--- TASKS TO CARRY OUT ---
a - In the page text, what does the linker discard when it reads a "$" in an object section name?
b - Summarize the page text in two sentences.

--- PAGE TEXT ---
****
There are three things that almost work for giving functions fixed addresses:
You can place each function that isn't allowed to move in its proper section using __attribute__ ((section ("some name"))). Unluckily, .text always appears as the first section, so if anything in .text changes so the size is bumped over the 512 byte boundary, your offsets will change. By default (but see below) you can't get a section to start before .text.
The -falign-functions=n commandline option lets you align functions to a boundary. Normally this is something around 16 bytes. Now, you could choose a large value like for example 1024. That will waste an immense amount of space, but it will also make sure that as long as functions only change moderately, the addresses of the following functions will remain the same. Obviously it still does not prevent the compiler/linker from reordering entire blocks when it feels like it (though -fno-toplevel-reorder will prevent this at least partially).
If you are willing to write a custom linker script, you can assign a start address for each section. These are virtual memory addresses, not positions in the executable, but I assume the hard linking works with VMAs (based on the default image base) too. So that could kind of work, although with much trouble and not in a pretty way.
When writing your own linker script, you could also consider putting the functions that must not move into their own sections and moving these sections at the beginning of the executable (in front of .text), so changes in .text won't move your functions around.
Update:
The "gcc" tag suggests that you probably target *NIX, so again this is probably not going to help you, but... if you have the option to use COFF, dollar-sign sections might work (the info might be interesting for others, in any case).
I just stumbled across this today (emphasis mine):
The "$" character (dollar sign) has a special interpretation in section names in object files. When determining the image section that will contain the contents of an object section, the linker discards the "$" and all characters that follow it. Thus, an object section named .text$X actually contributes to the .text section in the image. However, the characters following the "$" determine the ordering of the contributions to the image section. All contributions with the same object-section name are allocated contiguously in the image, and the blocks of contributions are sorted in lexical order by object-section name. Therefore, everything in object files with section name .text$X ends up together, after the .text$W contributions and before the .text$Y contributions.
If the documentation does not lie (and if I'm not reading wrong), this means you should be able to pack all the functions that you want located in the front into one section .text$A, and everything else into .text$B, and it should do just that.
Build your code with -ffunction-sections -- this will place each function into its own section.
If you are using GNU-ld, the linker script gives you absolute control, but is a very platform-specific and somewhat painful solution.
A better solution might be to use the recent work on gold, which allows exactly the function ordering you are seeking.
A lot of it comes from the order the functions are in the file and the order the files are on the command line when you link.
Embed something in the code that your external code can find, a const structure with some ascii code and the address to functions perhaps, then no matter where the compiler puts the functions you can find them.
that or use the normal .dll or .so mechanisms, and not have to mess with it.
In my experience, gcc -O0 will fix the binary order of functions to match the order in the source code.
However as others have mentioned, even if the order is fixed, the offsets can change as you modify the source code or upgrade your toolchain.
****
--- Saved entries ---
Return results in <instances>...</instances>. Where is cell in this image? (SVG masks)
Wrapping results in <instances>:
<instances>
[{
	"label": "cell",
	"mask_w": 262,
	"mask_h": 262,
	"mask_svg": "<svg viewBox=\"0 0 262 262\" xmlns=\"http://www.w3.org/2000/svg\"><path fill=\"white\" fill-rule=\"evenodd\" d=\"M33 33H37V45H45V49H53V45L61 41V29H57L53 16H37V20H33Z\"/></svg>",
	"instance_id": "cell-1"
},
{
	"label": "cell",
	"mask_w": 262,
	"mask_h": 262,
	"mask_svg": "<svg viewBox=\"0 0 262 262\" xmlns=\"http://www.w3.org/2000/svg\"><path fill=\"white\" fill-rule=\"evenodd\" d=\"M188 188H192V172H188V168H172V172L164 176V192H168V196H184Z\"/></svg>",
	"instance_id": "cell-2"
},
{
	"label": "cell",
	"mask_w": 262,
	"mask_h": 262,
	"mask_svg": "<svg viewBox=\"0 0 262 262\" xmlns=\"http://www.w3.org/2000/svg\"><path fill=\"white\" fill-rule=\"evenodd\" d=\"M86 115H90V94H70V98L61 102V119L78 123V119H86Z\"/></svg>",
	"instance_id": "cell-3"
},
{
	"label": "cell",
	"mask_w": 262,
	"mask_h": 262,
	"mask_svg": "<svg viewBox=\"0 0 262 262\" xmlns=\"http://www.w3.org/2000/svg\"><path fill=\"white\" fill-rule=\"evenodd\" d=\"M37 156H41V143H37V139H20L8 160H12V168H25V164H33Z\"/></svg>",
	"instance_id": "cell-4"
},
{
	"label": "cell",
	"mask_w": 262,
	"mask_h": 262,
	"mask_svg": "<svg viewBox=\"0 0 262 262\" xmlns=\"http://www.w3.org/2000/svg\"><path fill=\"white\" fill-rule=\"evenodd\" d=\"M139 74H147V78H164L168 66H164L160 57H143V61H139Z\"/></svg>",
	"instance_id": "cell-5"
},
****
--- ANSWERS PER TASK ---
a - It discards the "$" and all characters that follow it.

b - Ways to keep functions at fixed addresses include putting them in named sections, aligning them to a large boundary with -falign-functions, or writing a custom linker script that sets section start addresses or places those functions ahead of .text. Other options are COFF dollar-sign sections for ordering, -ffunction-sections, gold, a findable const structure holding function addresses, or gcc -O0, though offsets can still change as the source code or toolchain changes.